Repeat the lines below word for word, starting at the line that contains "Pastel sur papier, signé en bas à droite." and ending at the line that contains "Two Tone Plaid", with both of those lines included. Leave the pictures out of your answer.

- Input data:
== Segment start ==

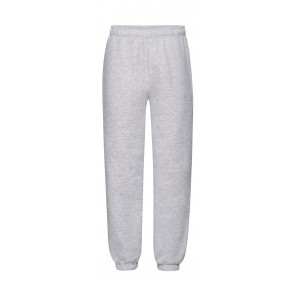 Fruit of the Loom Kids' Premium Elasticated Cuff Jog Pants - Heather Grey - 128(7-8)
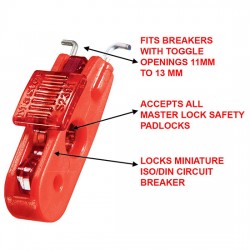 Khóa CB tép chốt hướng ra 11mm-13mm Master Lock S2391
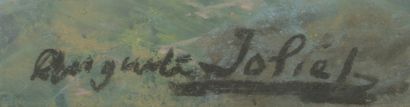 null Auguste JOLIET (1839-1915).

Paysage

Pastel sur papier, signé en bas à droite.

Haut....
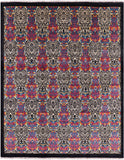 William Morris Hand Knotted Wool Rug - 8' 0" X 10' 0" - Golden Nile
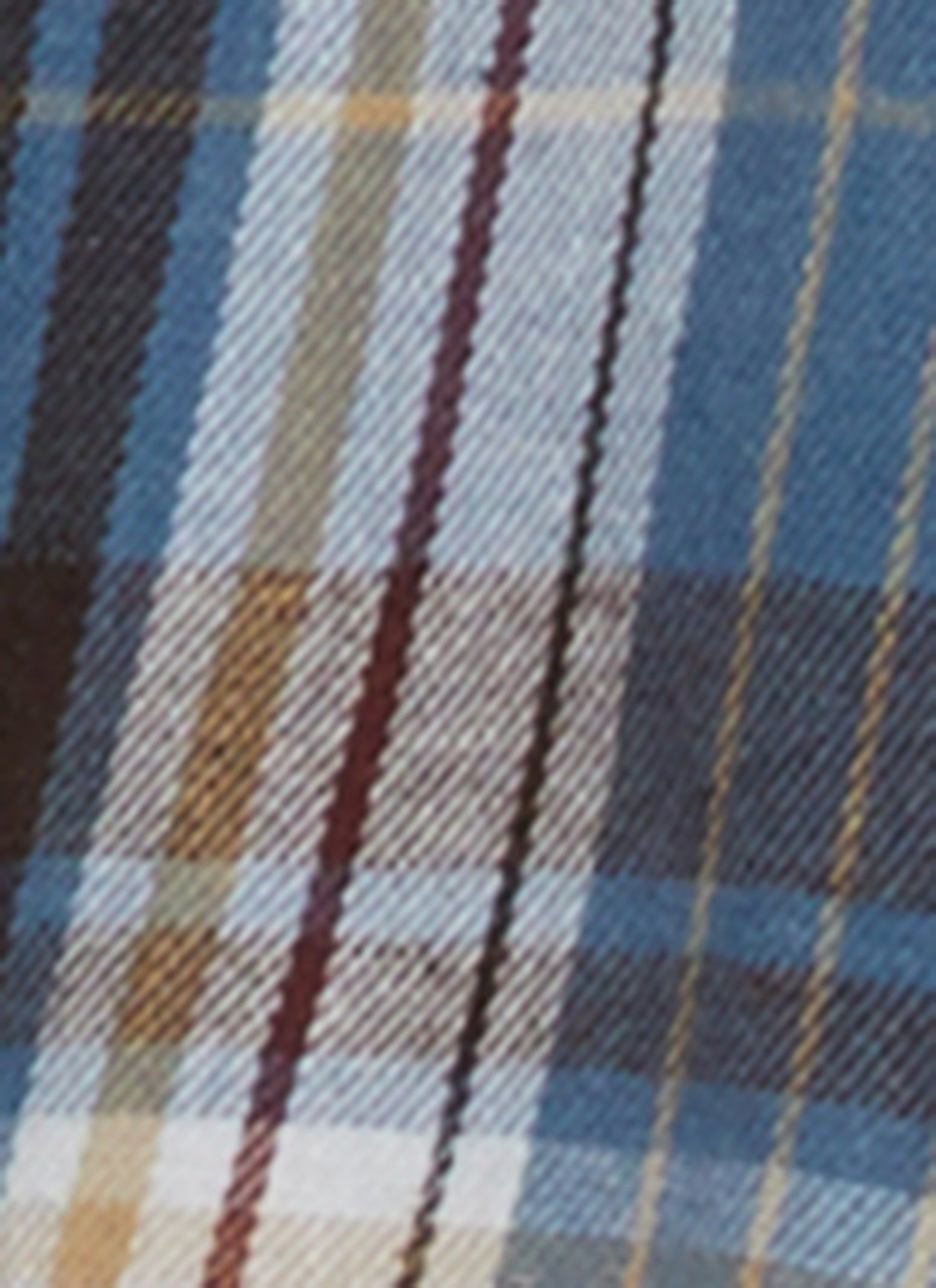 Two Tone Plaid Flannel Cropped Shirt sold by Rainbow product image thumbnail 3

== Segment end ==
== Segment start ==

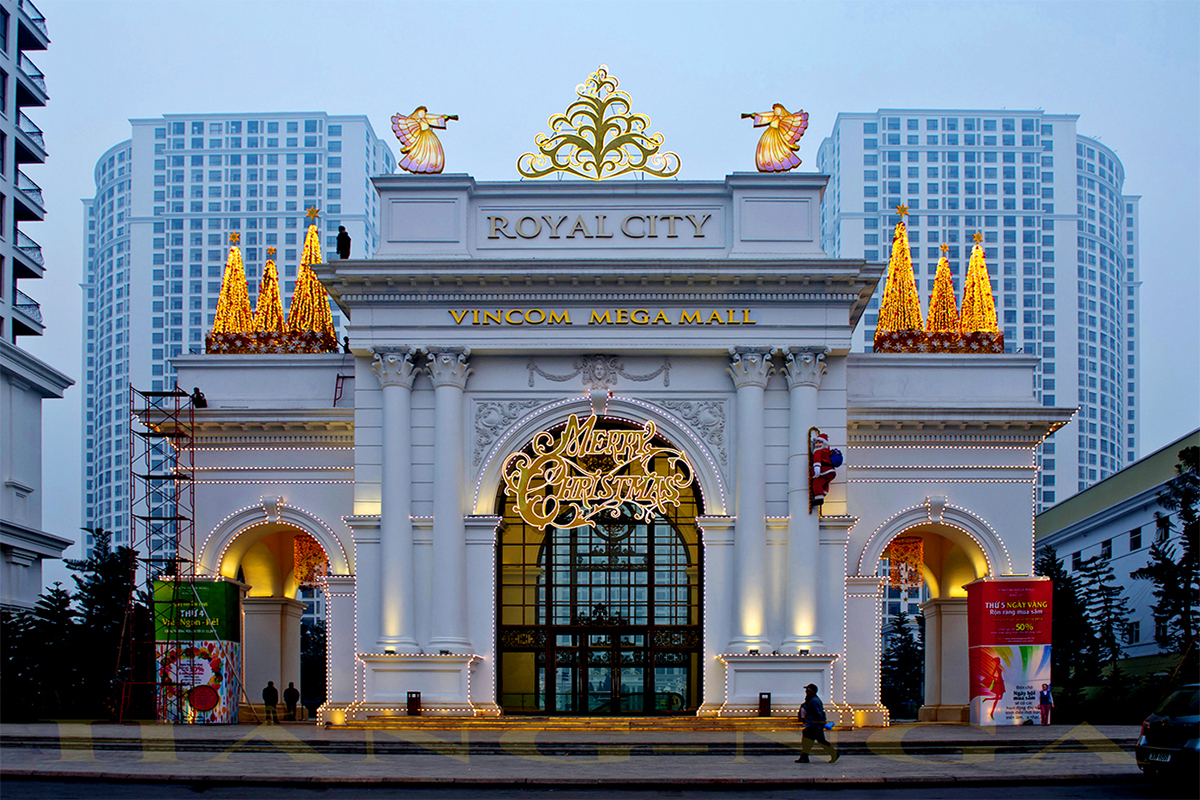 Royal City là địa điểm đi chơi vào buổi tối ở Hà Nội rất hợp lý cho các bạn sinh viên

== Segment end ==

- Output:
Pastel sur papier, signé en bas à droite.

Haut....
 William Morris Hand Knotted Wool Rug - 8' 0" X 10' 0" - Golden Nile
 Two Tone Plaid Flannel Cropped Shirt sold by Rainbow product image thumbnail 3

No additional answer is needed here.